OBJECTIVE => Quote the lines below exactly, from the one that holds "If we compare" through the final line of the records, and only those.

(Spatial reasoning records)
────────────────────────────────────────
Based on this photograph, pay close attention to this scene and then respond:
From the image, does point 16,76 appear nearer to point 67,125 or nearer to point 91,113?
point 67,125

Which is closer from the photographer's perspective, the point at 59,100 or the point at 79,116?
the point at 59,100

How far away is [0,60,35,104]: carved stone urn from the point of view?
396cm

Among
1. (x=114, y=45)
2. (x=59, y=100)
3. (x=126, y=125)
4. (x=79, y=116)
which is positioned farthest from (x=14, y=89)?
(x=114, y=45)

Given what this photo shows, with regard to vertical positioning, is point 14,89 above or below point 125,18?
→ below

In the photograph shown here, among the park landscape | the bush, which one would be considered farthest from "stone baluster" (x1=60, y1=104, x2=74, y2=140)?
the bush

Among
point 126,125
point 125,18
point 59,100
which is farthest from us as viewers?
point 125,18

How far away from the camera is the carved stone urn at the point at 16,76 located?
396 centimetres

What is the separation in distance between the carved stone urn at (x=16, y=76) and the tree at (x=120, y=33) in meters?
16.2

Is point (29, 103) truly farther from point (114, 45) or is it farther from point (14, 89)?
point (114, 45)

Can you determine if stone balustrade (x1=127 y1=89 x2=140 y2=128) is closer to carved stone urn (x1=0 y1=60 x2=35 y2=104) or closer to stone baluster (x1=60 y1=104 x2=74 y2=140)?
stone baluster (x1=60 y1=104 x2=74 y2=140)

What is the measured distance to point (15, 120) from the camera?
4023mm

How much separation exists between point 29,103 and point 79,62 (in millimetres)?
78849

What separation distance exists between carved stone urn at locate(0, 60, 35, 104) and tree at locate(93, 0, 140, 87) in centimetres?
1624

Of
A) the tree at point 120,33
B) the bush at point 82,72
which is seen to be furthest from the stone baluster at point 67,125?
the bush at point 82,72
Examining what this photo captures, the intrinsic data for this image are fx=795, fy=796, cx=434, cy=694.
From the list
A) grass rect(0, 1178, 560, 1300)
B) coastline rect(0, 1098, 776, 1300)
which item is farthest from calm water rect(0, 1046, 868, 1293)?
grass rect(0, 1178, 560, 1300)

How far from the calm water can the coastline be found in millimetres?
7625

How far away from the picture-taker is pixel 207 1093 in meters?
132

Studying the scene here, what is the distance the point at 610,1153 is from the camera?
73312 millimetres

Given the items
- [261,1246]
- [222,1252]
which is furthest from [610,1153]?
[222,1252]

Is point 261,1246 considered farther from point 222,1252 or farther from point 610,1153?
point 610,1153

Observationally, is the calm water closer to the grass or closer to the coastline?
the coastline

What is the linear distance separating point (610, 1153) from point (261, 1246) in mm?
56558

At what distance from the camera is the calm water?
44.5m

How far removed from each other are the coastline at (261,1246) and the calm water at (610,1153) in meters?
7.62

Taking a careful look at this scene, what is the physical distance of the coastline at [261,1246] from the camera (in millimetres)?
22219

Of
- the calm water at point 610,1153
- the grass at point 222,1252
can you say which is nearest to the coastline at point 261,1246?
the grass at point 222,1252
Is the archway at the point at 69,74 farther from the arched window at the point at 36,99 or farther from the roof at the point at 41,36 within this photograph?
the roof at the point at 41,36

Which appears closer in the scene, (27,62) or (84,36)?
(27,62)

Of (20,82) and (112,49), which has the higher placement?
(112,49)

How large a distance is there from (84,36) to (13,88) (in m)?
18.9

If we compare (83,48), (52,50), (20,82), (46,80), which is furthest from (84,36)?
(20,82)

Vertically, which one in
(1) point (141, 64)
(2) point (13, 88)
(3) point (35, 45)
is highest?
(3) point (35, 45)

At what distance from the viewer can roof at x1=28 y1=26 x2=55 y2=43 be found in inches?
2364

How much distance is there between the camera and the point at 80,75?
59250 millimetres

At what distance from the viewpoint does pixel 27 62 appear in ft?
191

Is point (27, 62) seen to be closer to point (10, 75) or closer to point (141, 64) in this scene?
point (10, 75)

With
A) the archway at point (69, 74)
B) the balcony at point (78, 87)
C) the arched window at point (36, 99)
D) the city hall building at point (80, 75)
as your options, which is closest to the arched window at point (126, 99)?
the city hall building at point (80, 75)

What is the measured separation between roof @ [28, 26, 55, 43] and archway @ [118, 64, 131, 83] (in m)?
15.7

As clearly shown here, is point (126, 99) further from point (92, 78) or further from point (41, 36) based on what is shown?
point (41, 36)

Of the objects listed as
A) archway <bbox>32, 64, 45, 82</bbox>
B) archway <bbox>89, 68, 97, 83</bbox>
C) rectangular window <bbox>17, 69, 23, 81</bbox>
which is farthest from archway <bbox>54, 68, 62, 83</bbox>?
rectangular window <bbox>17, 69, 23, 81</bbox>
────────────────────────────────────────
TASK SOLUTION =>
If we compare (83,48), (52,50), (20,82), (46,80), which is furthest from (84,36)?
(20,82)

Vertically, which one in
(1) point (141, 64)
(2) point (13, 88)
(3) point (35, 45)
is highest?
(3) point (35, 45)

At what distance from the viewer can roof at x1=28 y1=26 x2=55 y2=43 be found in inches?
2364

How much distance is there between the camera and the point at 80,75?
59250 millimetres

At what distance from the viewpoint does pixel 27 62 appear in ft?
191

Is point (27, 62) seen to be closer to point (10, 75) or closer to point (141, 64) in this scene?
point (10, 75)

With
A) the archway at point (69, 74)
B) the balcony at point (78, 87)
C) the arched window at point (36, 99)
D) the city hall building at point (80, 75)
as your options, which is closest to the arched window at point (126, 99)?
the city hall building at point (80, 75)

What is the measured separation between roof @ [28, 26, 55, 43] and archway @ [118, 64, 131, 83] (in m)?
15.7

As clearly shown here, is point (126, 99) further from point (92, 78) or further from point (41, 36) based on what is shown?
point (41, 36)

Of the objects listed as
A) archway <bbox>32, 64, 45, 82</bbox>
B) archway <bbox>89, 68, 97, 83</bbox>
C) rectangular window <bbox>17, 69, 23, 81</bbox>
which is farthest from archway <bbox>54, 68, 62, 83</bbox>?
rectangular window <bbox>17, 69, 23, 81</bbox>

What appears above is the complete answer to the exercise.